2009 Ports of Call 42 - 46

 

Click on this link and you will be directed to pictures of all 2009 trips.

 

Greece:  Skiros Island to Lesbos Island

Aug 5 - 11

 

The wind forecast was picking up and not favorable for crossing the Aegean Sea for a week.  We wanted to get to the eastern side where the meltemi is not so strong.

 

It was a five hour journey to Skiros Island (middle of the Aegean), somewhat rough, but tolerable.  Skiros is the largest island of the Sporades.  Supposedly its northern section is covered in pine trees, but we saw only the barren south.  We anchored by the capital Linaria, where The Prize had a fitful night, turning over her anchor and slipping just as we were preparing for a 5:30 AM departure.

 

We knew the journey to Lesbos Island would be rough.  The winds were up to 20 knots, waves up to 8 feet.  It was a bell-ringing cruise; supine was the ideal position.  We shortened the journey to six hours by speeding up and changing our destination to a night in Kalloni Gulf before proceeding to Plomari, home of Ouzo Barbayanni.

 

Names associated with Lesbos Island are a roll call of gentle artists and wise sages.  Greatest is poetess Sappho, born here in 612 BC.  Aristotle, Epicurus, and Aesop are just a few of the others who were from or lived here.

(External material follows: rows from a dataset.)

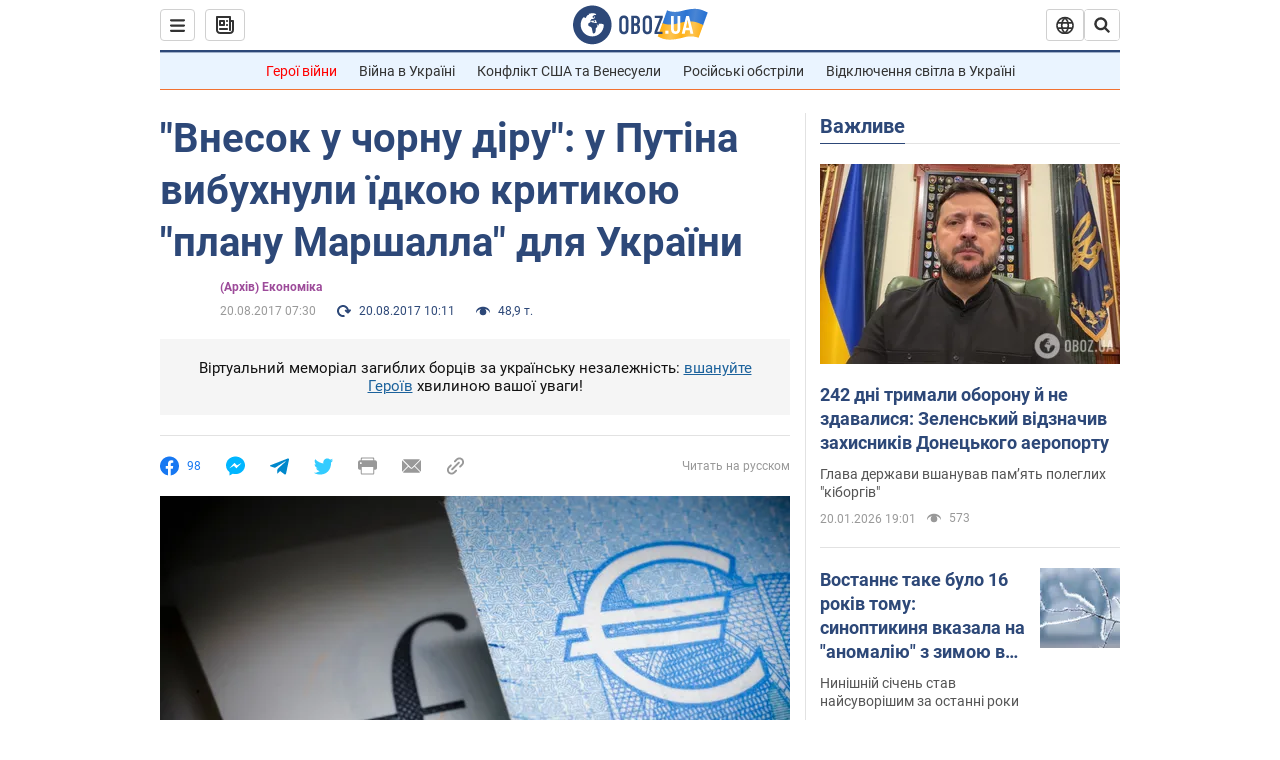

--- FILE ---
content_type: application/x-javascript; charset=utf-8
request_url: https://servicer.idealmedia.io/1418748/1?nocmp=1&sessionId=696fc856-12604&sessionPage=1&sessionNumberWeek=1&sessionNumber=1&cbuster=1768933463599886709238&pvid=ef7c3a2e-64a0-456e-8f85-ad2619d717de&implVersion=11&lct=1763555100&mp4=1&ap=1&consentStrLen=0&wlid=9d8b047b-caad-4f9c-8432-d22fc277cf3a&uniqId=068d9&niet=4g&nisd=false&evt=%5B%7B%22event%22%3A1%2C%22methods%22%3A%5B1%2C2%5D%7D%2C%7B%22event%22%3A2%2C%22methods%22%3A%5B1%2C2%5D%7D%5D&pv=5&jsv=es6&dpr=1&hashCommit=cbd500eb&apt=2017-08-20T07%3A30%3A00&tfre=5392&scale_metric_1=64.00&scale_metric_2=256.00&scale_metric_3=100.00&w=0&h=1&tl=150&tlp=1&sz=0x1&szp=1&szl=1&cxurl=https%3A%2F%2Ffinance.obozrevatel.com%2Fukr%2Fvnesok-u-chornu-diru-u-putina-vibuhnuli-idkoyu-kritikoyu-planu-marshalla-dlya-ukraini.htm&ref=&lu=https%3A%2F%2Ffinance.obozrevatel.com%2Fukr%2Fvnesok-u-chornu-diru-u-putina-vibuhnuli-idkoyu-kritikoyu-planu-marshalla-dlya-ukraini.htm
body_size: 825
content:
var _mgq=_mgq||[];
_mgq.push(["IdealmediaLoadGoods1418748_068d9",[
["champion.com.ua","11962959","1","Мудрик отримав вердикт щодо свого майбутнього у Челсі","Лондонське Челсі може достроково припинити співпрацю із українським вінгером Михайлом Мудриком","0","","","","x-0kU5SaJvtYpZ-UmpSnGXaftAm7SaiHfml9M-KrCu5KLdfngGlto9qxGjRgYmxhJP9NESf5a0MfIieRFDqB_Kldt0JdlZKDYLbkLtP-Q-XWTUn-clxzcAyUPpPOpViY",{"i":"https://s-img.idealmedia.io/n/11962959/45x45/423x0x1074x1074/aHR0cDovL2ltZ2hvc3RzLmNvbS90LzY4NzA0MS9jMTkwYjBjYTAwNjJmMWZkYTU4NmVkYTUwMzcxOWNkMC5qcGVn.webp?v=1768933463-d3lsttLUZoxzAfhC9MrwrOwWHLA6Hvpu0SUxcrxchqI","l":"https://clck.idealmedia.io/pnews/11962959/i/1298901/pp/1/1?h=x-0kU5SaJvtYpZ-UmpSnGXaftAm7SaiHfml9M-KrCu5KLdfngGlto9qxGjRgYmxhJP9NESf5a0MfIieRFDqB_Kldt0JdlZKDYLbkLtP-Q-XWTUn-clxzcAyUPpPOpViY&utm_campaign=obozrevatel.com&utm_source=obozrevatel.com&utm_medium=referral&rid=3edf1a95-f62d-11f0-9c72-d404e6f98490&tt=Direct&att=3&afrd=296&iv=11&ct=1&gdprApplies=0&muid=q0knEQ2bRroa&st=-300&mp4=1&h2=RGCnD2pppFaSHdacZpvmnsy2GX6xlGXVu7txikoXAu9kApNTXTADCUxIDol3FKO5zpSwCTRwppme7hac-lJkcw**","adc":[],"sdl":0,"dl":"","category":"Спорт","dbbr":0,"bbrt":0,"type":"e","media-type":"static","clicktrackers":[],"cta":"Читати далі","cdt":"","tri":"3edf2a06-f62d-11f0-9c72-d404e6f98490","crid":"11962959"}],],
{"awc":{},"dt":"desktop","ts":"","tt":"Direct","isBot":1,"h2":"RGCnD2pppFaSHdacZpvmnsy2GX6xlGXVu7txikoXAu9kApNTXTADCUxIDol3FKO5zpSwCTRwppme7hac-lJkcw**","ats":0,"rid":"3edf1a95-f62d-11f0-9c72-d404e6f98490","pvid":"ef7c3a2e-64a0-456e-8f85-ad2619d717de","iv":11,"brid":32,"muidn":"q0knEQ2bRroa","dnt":2,"cv":2,"afrd":296,"consent":true,"adv_src_id":39175}]);
_mgqp();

Turkey:  Kirkdilim Bay & Kusadasi

Aug 11 - 16

 

Winds are still strong; the Greek flag tells it all.  We changed our destination from Sigacik to Kirkdilim, hoping for a calmer anchorage.  The wind was gusty all night and the foxes moaned, but the sunset was pretty.

 

Although Izmir (ancient Smyrna) is Turkey’s most important port and has been praised since ancient times, we decided to skip it.  The pilot book said its waters of the bay are poisonous (swimming is prohibited), the harbor is grubby and uncomfortable, and the city is an unattractive sprawl of reinforced concrete.  So on to Kusadasi.

 

Kusadasi (it means Isle of Birds) is built on the site of ancient Neapolis, of which nothing remains.  Today it is a booming tourist town where up to eight cruise ships can be anchored.  They come primarily to see the ancient ruins of Ephesus, only  10 miles away.  However, there are several other sites to see in the area as well as many, many shops to explore in this brand knock-off heaven.  Plus they have the best ever fruit and vegetable market we have ever seen.

 

Bob & Marilyn Dorries (Shell friends) joined us in Kusadasi in time for dinner and a day at Ephesus and surrounding area.

Turkey:  Ephesus  +

Aug 15

 

Ephesus is the most important ancient city in Turkey, so says a Turkish tour book.  Even during Apostle Paul’s time it was important: the Roman capital and principal commercial city of Asia. It was a harbor city until the river silted up; it is now five miles inland.

 

The ruins are layers of different time periods, starting before 1000 BC.  The site is impressive for its size and for the clarity with which you can picture the ancient city.  You can walk down the marble streets and see ruins of the baths, parliament, temples, library (pictured above), toilets, stadium, gymnasium, amphitheater (where Paul preached), etc.  In addition, they have recently opened terrace houses that show the incredible wealth the people had and the engineering feats that were accomplished (e.g., inside running water, toilets, and under-floor heating).

 

Ephesus was also the last home of Mary, mother of Jesus.  Since it was Assumption Day, it was an appropriate day to visit this shrine where John took her to spend her final days.

 

We also visited a silk rug factory, learning how silk is made after a wonderful lunch by local farm women.